Statistic Test Details

Parameters

Level of significance: Refers to the degree of significance in which we accept or reject the null-hypothesis.
Type I error: When we reject the null hypothesis, although that hypothesis was true.
Type II errors: When we accept the null hypothesis but it is false.
One tailed test :
- A test of a statistical hypothesis , where the region of rejection is on only one side of the sampling distribution , is called a one-tailed test.
- Example :- a college has ≥ 4000 student or data science ≤ 80% org adopted.
Two-tailed test :
- A two-tailed test is a statistical test in which the critical area of a distribution is two-sided and tests whether a sample is greater than or less than a certain range of values.
- Example : a college != 4000 student or data science != 80% org adopted
P-value : or calculated probability, is the probability of finding the observed, or more extreme, results when the null hypothesis (H 0) of a study question is true — the definition of ‘extreme’ depends on how the hypothesis is being tested.
Degree of freedom: the freedom of vary in dataset. Each value is completely free to vary

Hypothesis Testing

Hypothesis Testing is a family of statistical methods used to identify whether a sample of observed data can be used to accept or reject a predefined hypothesis.
Hypothesis testing only allows for validation of hypotheses, not for developing hypothesis.
The mathematics of a hypothesis test make an educated balance between the result of the sample measurements vs the number of observations.
The P-Value is the standard way to formulate an outcome of a hypothesis test and is interpreted in the same way for every possible test.
The P-Value is a score between 0 and 1, which tells us whether or not the difference between our sample observations and our hypothesis is significantly different.
The P-Value = 0.05 is its reference value.

Interpret a P-Value

A p-value is the probability of observing a sample statistic that is at least as extreme as your sample statistic, given that the null hypothesis is true.
A p-value simply tells you the strength of evidence in support of a null hypothesis.
If the p-value is less than the significance level, we reject the null hypothesis.
So, when you get a p-value of 0.000, you should compare it to the significance level.
Common significance levels include 0.1, 0.05, and 0.01. Since 0.000 is lower than all of these significance levels,
We would reject the null hypothesis in each case.
Rejects the null hypothesis (H0) and concludes that there is sufficient evidence to say that H1
A p-value indicates how believable the null hypothesis is, given the sample data.
Specifically, assuming the null hypothesis is true, the p-value tells us the probability of obtaining an effect
At least as large as the one we actually observed in the sample data.
If the p-value of a hypothesis test is sufficiently low, we can reject the null hypothesis.
Specifically, when we conduct a hypothesis test, we must choose a significance level at the outset.
Common choices for significance levels are 0.01, 0.05, and 0.10.
If the p-values is less than our significance level, then we can reject the null hypothesis.
Otherwise, if the p-value is equal to or greater than our significance level, then we fail to reject the null hypothesis.
The P-Value is a score between 0 and 1, which tells us whether or not the difference between our sample observations and our hypothesis is significantly different
Example:
- Suppose a factory claims that they produce tires that have a mean weight of 200 pounds.
- An auditor hypothesizes that the true mean weight of tires produced at this factory is different from 200 pounds.
- So he runs a hypothesis test and finds that the p-value of the test is 0.04.
- Here is how to interpret this p-value:
  - If the factory does indeed produce tires that have a mean weight of 200 pounds, then 4% of all audits will obtain the effect observed in the sample, or larger, because of random sample error.
  - This tells us that obtaining the sample data that the auditor did would be pretty rare if indeed the factory produced tires that have a mean weight of 200 pounds.

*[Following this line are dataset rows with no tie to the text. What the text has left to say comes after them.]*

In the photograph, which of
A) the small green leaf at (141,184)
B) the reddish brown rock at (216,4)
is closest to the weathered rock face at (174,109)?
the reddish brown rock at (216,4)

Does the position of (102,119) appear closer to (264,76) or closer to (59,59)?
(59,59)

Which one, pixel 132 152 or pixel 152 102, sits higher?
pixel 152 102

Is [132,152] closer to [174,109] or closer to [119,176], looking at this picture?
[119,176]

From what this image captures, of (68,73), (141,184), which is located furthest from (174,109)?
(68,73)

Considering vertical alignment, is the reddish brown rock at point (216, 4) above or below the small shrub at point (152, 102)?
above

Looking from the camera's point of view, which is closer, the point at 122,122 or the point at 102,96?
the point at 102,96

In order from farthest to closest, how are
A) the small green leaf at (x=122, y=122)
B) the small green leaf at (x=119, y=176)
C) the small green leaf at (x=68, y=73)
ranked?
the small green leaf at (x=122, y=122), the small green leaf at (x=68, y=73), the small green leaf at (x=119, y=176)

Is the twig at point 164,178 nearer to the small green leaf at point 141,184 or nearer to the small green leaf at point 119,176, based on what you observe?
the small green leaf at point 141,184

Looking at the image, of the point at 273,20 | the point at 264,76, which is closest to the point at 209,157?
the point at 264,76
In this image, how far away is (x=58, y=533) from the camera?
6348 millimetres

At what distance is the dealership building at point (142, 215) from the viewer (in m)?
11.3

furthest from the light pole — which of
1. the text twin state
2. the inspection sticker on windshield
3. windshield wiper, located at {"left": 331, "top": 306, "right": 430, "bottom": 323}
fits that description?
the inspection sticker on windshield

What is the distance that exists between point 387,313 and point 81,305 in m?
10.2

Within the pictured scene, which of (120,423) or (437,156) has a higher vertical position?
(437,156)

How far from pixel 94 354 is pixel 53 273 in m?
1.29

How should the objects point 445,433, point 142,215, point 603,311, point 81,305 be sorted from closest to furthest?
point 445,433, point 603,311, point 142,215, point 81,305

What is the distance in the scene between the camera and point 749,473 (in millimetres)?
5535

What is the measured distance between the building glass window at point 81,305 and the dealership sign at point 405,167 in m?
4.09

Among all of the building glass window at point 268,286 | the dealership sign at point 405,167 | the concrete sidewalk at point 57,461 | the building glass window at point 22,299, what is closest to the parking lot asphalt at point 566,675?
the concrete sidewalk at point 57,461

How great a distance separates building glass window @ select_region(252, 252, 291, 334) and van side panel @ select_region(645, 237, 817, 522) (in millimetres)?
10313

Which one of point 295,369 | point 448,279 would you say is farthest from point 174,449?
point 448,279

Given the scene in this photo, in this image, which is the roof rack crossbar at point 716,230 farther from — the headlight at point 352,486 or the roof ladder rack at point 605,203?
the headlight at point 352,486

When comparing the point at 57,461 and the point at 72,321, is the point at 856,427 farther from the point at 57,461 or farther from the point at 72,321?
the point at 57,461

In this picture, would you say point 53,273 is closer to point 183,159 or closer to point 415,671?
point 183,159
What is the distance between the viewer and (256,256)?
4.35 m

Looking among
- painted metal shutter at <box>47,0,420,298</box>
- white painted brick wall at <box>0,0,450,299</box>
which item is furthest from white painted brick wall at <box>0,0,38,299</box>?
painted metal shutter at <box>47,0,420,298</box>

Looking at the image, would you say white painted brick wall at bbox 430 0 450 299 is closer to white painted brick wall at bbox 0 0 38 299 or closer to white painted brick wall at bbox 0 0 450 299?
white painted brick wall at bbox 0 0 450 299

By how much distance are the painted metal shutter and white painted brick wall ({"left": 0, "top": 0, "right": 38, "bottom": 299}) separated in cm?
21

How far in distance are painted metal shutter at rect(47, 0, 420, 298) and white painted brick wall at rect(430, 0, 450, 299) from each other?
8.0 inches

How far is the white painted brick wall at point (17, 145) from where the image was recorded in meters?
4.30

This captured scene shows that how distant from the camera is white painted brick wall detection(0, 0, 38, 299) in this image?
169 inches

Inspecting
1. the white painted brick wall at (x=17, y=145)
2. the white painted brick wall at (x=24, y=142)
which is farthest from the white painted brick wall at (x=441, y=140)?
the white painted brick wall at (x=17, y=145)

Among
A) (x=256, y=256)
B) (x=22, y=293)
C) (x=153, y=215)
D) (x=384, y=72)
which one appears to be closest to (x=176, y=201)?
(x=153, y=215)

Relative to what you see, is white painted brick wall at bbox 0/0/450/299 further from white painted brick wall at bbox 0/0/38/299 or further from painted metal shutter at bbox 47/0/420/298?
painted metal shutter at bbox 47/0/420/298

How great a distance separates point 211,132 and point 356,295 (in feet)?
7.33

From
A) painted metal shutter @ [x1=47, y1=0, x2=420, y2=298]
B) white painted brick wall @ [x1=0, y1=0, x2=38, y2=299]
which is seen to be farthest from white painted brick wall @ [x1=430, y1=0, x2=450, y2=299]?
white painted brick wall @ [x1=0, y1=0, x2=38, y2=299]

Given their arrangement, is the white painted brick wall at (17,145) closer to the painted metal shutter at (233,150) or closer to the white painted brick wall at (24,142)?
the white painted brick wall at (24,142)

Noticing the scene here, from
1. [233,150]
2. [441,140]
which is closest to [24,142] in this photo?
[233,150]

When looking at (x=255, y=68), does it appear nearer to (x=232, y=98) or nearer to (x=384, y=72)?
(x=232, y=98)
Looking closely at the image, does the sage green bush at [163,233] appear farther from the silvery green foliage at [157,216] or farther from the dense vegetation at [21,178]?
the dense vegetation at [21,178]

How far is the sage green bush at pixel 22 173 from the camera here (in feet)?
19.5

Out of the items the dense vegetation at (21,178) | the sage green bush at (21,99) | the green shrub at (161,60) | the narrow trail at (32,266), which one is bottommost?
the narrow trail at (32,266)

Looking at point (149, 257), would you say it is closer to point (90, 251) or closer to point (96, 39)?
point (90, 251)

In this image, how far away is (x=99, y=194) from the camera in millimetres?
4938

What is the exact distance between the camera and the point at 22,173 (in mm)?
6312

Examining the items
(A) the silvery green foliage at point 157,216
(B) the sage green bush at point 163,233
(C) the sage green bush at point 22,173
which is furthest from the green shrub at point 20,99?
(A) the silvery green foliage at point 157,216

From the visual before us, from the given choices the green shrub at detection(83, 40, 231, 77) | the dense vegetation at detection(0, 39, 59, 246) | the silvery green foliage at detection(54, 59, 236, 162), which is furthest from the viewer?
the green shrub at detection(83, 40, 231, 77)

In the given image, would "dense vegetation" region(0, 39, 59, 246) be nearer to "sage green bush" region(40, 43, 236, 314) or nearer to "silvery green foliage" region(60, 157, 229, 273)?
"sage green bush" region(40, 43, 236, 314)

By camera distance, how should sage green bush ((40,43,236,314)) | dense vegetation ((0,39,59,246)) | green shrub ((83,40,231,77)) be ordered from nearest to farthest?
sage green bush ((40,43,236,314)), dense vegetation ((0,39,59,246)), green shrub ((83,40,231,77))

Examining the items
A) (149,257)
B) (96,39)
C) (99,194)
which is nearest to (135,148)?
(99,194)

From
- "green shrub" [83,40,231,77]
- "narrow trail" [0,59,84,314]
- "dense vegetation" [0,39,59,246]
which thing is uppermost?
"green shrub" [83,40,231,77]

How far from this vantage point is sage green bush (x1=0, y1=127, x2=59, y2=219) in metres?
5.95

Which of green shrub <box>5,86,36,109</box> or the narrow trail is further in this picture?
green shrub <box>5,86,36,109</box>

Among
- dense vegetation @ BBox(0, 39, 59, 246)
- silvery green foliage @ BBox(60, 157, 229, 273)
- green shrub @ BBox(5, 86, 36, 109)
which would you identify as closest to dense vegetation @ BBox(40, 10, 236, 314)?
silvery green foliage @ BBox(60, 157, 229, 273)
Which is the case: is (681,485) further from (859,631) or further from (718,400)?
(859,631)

How Not to Interpret a P-Value:

The biggest misconception about p-values is that they are equivalent to the probability of making a mistake by rejecting a true null hypothesis (known as a Type I error).
There are two primary reasons that p-values can’t be the error rate:
- P-values are calculated based on the assumption that the null hypothesis is true and that the difference between the sample data and the null hypothesis is simple caused by random chance. Thus, p-values can’t tell you the probability that the null is true or false since it is 100% true based on the perspective of the calculations.
- Although a low p-value indicates that your sample data are unlikely assuming the null is true, a p-value still can’t tell you which of the following cases is more likely:
  - The null is false
  - The null is true but you obtained an odd sample
In regards to the previous example, here is a correct and incorrect way to interpret the p-value:
- Correct Interpretation:
  - Assuming the factory does produce tires with a mean weight of 200 pounds, you would obtain the observed difference that you did obtain in your sample or a more extreme difference in 4% of audits due to random sampling error.
  - Incorrect Interpretation:
    - If you reject the null hypothesis, there is a 4% chance that you are making a mistake.

Strength of stat value

Perfect — values near to ±1
High degree — values between ±0.5 and ±1
Moderate degree — values between ±0.3 and ±0.49
Low degree — values below ±0.29
No correlation — values close to 0

Type I error rate

Which is defined by our significance level (alpha) and tells us the probability of rejecting a null hypothesis that is actually true.
In other words, it’s the probability of getting a “false positive”, i.e. when we claim there is a statistically significant difference among groups, but there actually isn’t.
When we perform one hypothesis test, the type I error rate is equal to the significance level, which is commonly chosen to be 0.01, 0.05, or 0.10.
However, when we conduct multiple hypothesis tests at once, the probability of getting a false positive increases.
f we conduct several hypothesis tests at once using a significance level of .05, the probability that we get a false positive increases to beyond just 0.05.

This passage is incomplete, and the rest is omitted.